● PROVIDED PASSAGE:
━━━━━━━━

If she absolutely must pick it out herself, then have her go alone and if possible describe it to you. Later you go in and buy it (a few days later at least).

You see the problem with taking your girlfriend, is when the ring is selected, she will obviously be utterly in love with that particular one or she will at least pretend to think it is the most beautiful thing she ever saw. Either way, these non-verbal actions will ensure that the list price will be as low as the vender will go. Now you for instance can be looking at a few rings, with very little emotion. When it comes to the exact ring in question, you can ask questions or make negative comments about it and then non-chalontly make a low ball bid (50% to 60% of list price). I'll guarantee you that if you are dealing with someone in the store with authority, you will save thousands of dollars this way.

That $6,000 ring you want. There is no way the owner or manager is going to let you walk away, when you are willing to pay $3,600 to $4,000 for this ring, when he can have another built within 2 days for $2,000. Certainly not in February on a slow day.


----------



## DavidJD (Sep 27, 2009)

I was unsure if I could/should post a link that offered low prices on quality gems on this site but it seems like it would be of use/value to many www.herdreamdiamonds.com this is a young guy with a family business and does not have huge overhead for a glass and marble boutique in an expense shopping mall. 

I have no interest in this business except that I am a very pleased customer. The rocks come with certs so there is no mystery as to origins. Blood diamonds are dirty gems and are not worth discussing in this thread anymore than if I asked, "should I buy a stolen car - if its a really good deal?)

I emailed my advice already and it was this. Buy bigger. I regret only buying a .8c rock it is beautiful (colour, clarity and cut are the best) however I could afford bigger soon after and would have spent more if I purchased a year later. This is now a family heirloom.

I have many friends who opt not to purchase an engagement ring "to feel married" and I totally respect that. Sure the diamond market is exactly that - a market - and it is shamelessly promoted by the big players. (If you give your fiancee a small diamond you are telling her she is not worth it, blah, blah, guilt, nothing new) I can make the same arguement for coke and santa and any Hallmark card topic. It is now a tradition, and an investment.

Lastly, one more piece of sensible advice is to buy somthing that can be returned. I know everyone thinks their engagement/marriage will never be called off, but when you want to get rid of it, a classic style is easier to dump than 50 little diamond chips all around the band and can't be resized. This is what a friend went through and needless to say lost a bundle of cash on the ring, in addition to everything else.


----------



## Berubeland (Sep 6, 2009)

I would kill my bf if he dropped $6000 on a ring. Yes , even if it was for me.

Sure I would like the ring but not for that price. 

What we did instead was go to Pacific Mall and get matching engraved titanium bands. It cost under $200 for both rings and I won't squash my ring doing home renovation projects. I didn't feel right bargaining with the seller because my bf was there. It might have destroyed the mood so I let it go. 

I hate to say it but you could even look for ads on craigslist or kijiji for the unfortunates that bought the wrong lady a ring. Or the wrong lady selling hers.

━━━━━━━━

[Extracted data]
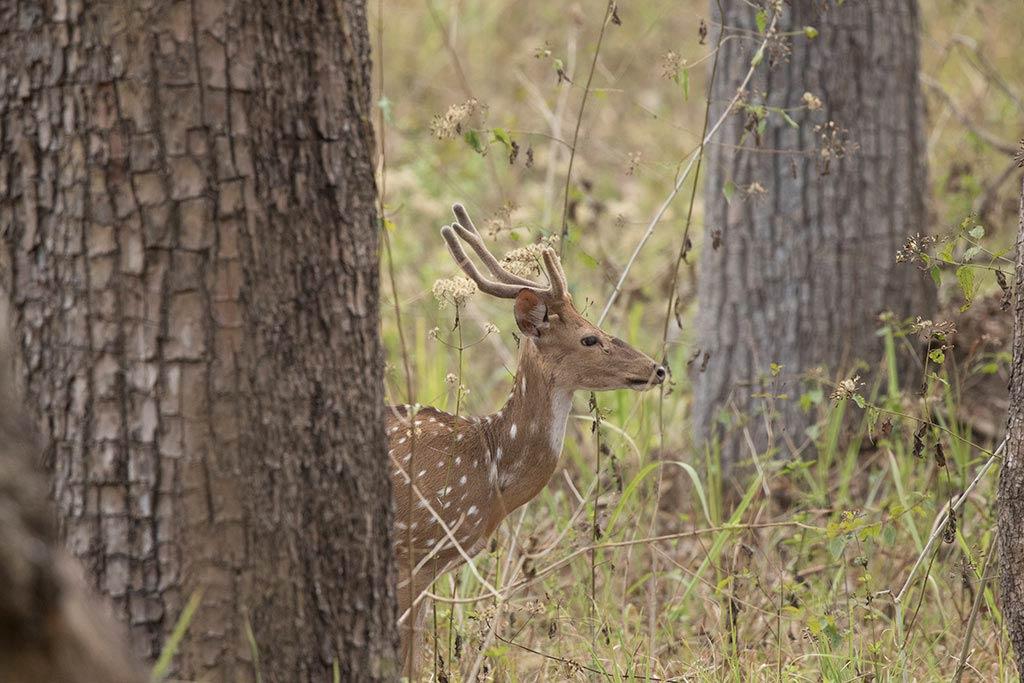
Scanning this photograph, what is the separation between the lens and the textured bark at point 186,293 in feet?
7.16

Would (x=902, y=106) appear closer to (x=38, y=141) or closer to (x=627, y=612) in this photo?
(x=627, y=612)

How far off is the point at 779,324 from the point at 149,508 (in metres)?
3.46

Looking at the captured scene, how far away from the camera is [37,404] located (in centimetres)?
228

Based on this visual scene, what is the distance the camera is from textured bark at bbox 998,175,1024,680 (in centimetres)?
289

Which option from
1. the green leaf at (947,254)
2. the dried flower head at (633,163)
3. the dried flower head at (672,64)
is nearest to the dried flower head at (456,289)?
the dried flower head at (633,163)

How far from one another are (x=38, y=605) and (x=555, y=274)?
2609 millimetres

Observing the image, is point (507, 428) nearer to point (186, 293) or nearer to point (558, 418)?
point (558, 418)

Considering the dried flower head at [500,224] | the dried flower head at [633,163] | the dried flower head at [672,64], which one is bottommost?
the dried flower head at [500,224]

━━━━━━━━

● TASKS TO COMPLETE:
1. According to the ring-buying thread, why did Berubeland not bargain with the seller at Pacific Mall?
2. Please copy the ring-buying thread word for word from "I have many" to "to everything else.".
3. List each distinct dollar amount stated in the ring-buying thread, once apiece.

● RESPONSES FOR EACH TASK:
1. Her boyfriend was there, and bargaining might have destroyed the mood, so she let it go.

2.
I have many friends who opt not to purchase an engagement ring "to feel married" and I totally respect that. Sure the diamond market is exactly that - a market - and it is shamelessly promoted by the big players. (If you give your fiancee a small diamond you are telling her she is not worth it, blah, blah, guilt, nothing new) I can make the same arguement for coke and santa and any Hallmark card topic. It is now a tradition, and an investment.

Lastly, one more piece of sensible advice is to buy somthing that can be returned. I know everyone thinks their engagement/marriage will never be called off, but when you want to get rid of it, a classic style is easier to dump than 50 little diamond chips all around the band and can't be resized. This is what a friend went through and needless to say lost a bundle of cash on the ring, in addition to everything else.

3.
$6,000
$3,600
$4,000
$2,000
$200